Best birding wishes to all for 2020 and for the 2020s!

Monday, December 16, 2019

100th Glenolden Pennsylvania Christmas Bird Count

When you are supposed to be birding the river for waterfowl, and all you get is this.
Saturday was the 100th Glenolden PA CBC.  I woke up very excited to try and help the count get to 100 species for the day.  It was a little wet and drizzly, but I left at 5:30 to look for owls.  Long story short--after 17 miles of driving and playing owl tapes, no owls.

I started the day up by the PHL airport to check out the river on that stretch, and wait for low tide at 9:00am to see if any good gulls showed up on the tidal flat.  But the birding was very slow, there wasn't anything around, and after an hour or so fog rolled in and I couldn't even see the river.

That was the theme for the day.  Fog and no birds.  By 11:30 without being able to see the river, I was only at 31 species, far below the 50+ I was hoping for in my area, and ten below my best morning of scouting last week.  Since I couldn't see the river, I took a longer lunch break than I otherwise would have.  It was really pretty pointless.

In the afternoon, the fog continued, then about 2:30 it finally lifted.  I hurried to Marcus Hook to look for swans, geese, and ducks--got the geese but no swans and the wind and heat shimmer off the water made it impossible to identify most distant ducks on the water.  By this point I was racing the sun to scour the 10 miles of river back to the airport.  No real surprises, most of the river was bare, making me wonder if I should have just stayed at Marcus Hook and prayed for better looks at the ducks there.

I ended the day where I started, at my favorite spot behind the PHL airport.  60 Brown-headed Cowbirds flew in at dusk, and as I refused to give up scanning the river after sundown, I was able to see a Wilson's Snipe flying over the river in the gathering darkness to end the day at 44 species.  Much lower than I had hoped.

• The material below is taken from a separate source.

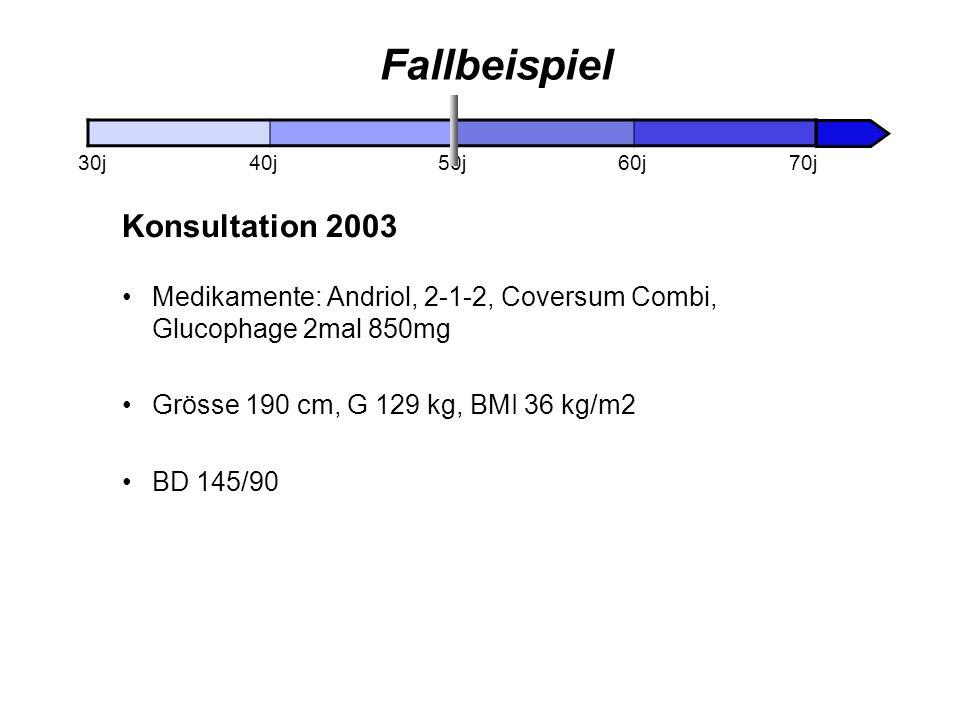 Fallbeispiel Konsultation 2003 Medikamente: Andriol, 2-1-2, Coversum Combi, Glucophage 2mal 850mg Grösse 190 cm, G 129 kg, BMI 36 kg/m2 BD 145/90 30j4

If I do this area again, depending on the conditions, I would probably start at Marcus Hook for the waterfowl first thing (the fog killed me!) and work my way upstream, rather than the other way around.  But the possibility of owls or other grassland birds at the airport is alluring as well, though a much longer shot.  Oh well, the joys and travails of a CBC birder!  I've been doing Christmas Bird Counts for over 35 years.  Each one is a challenge.  And a memory.  This won't be one of my best, but I put in my best and learned a lot more about the fragmented urban habitats in Delaware County outside of Philly.  This count has experienced several years of bad weather lately, better luck next year!